──────── GIVEN RECORDS

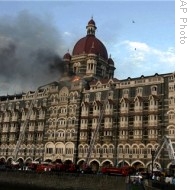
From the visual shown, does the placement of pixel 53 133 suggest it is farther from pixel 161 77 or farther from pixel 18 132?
pixel 161 77

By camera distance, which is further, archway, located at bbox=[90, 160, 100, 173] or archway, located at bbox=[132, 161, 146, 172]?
archway, located at bbox=[90, 160, 100, 173]

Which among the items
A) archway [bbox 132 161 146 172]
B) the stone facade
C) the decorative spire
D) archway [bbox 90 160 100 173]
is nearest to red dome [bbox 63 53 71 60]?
the stone facade

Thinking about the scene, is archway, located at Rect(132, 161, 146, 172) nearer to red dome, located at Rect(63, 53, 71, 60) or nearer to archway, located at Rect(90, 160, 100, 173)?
archway, located at Rect(90, 160, 100, 173)

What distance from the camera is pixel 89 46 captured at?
84188 millimetres

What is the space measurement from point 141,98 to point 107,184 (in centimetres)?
2152

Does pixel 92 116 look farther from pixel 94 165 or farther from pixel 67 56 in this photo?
pixel 67 56

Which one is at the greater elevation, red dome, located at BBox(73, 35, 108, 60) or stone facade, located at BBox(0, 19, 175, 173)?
red dome, located at BBox(73, 35, 108, 60)

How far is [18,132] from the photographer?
81.2m

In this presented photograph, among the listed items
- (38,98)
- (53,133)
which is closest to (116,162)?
(53,133)

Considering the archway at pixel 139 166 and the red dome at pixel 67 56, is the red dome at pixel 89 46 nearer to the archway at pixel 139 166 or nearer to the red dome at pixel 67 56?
the red dome at pixel 67 56

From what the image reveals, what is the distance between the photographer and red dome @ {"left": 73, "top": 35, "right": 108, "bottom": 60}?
83.4 m

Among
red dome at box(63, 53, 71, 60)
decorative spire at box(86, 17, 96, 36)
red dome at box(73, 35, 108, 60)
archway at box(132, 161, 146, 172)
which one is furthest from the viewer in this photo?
decorative spire at box(86, 17, 96, 36)

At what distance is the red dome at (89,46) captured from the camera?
274 ft

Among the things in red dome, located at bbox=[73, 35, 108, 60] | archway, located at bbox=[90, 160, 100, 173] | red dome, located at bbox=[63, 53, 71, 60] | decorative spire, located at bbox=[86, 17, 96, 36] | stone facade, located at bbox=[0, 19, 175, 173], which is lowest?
archway, located at bbox=[90, 160, 100, 173]
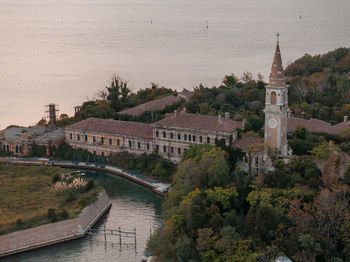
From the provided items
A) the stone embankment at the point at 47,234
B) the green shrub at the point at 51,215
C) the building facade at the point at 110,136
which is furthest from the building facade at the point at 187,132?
the green shrub at the point at 51,215

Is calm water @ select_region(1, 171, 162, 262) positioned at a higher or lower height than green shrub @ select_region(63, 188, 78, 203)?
lower

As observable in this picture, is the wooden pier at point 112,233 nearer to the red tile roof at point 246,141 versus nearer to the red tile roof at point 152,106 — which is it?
the red tile roof at point 246,141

────────────────

## EXERCISE
Render every line from the one containing "From the provided items" through the last line above, both included, as a Markdown table with the columns Row and Line. Number the rows and leave out blank lines.

## REPLY
| Row | Line |
|---|---|
| 1 | From the provided items |
| 2 | A) the stone embankment at the point at 47,234 |
| 3 | B) the green shrub at the point at 51,215 |
| 4 | C) the building facade at the point at 110,136 |
| 5 | which is furthest from the building facade at the point at 187,132? |
| 6 | the green shrub at the point at 51,215 |
| 7 | Is calm water @ select_region(1, 171, 162, 262) positioned at a higher or lower height than green shrub @ select_region(63, 188, 78, 203)? |
| 8 | lower |
| 9 | As observable in this picture, is the wooden pier at point 112,233 nearer to the red tile roof at point 246,141 versus nearer to the red tile roof at point 152,106 — which is it? |
| 10 | the red tile roof at point 246,141 |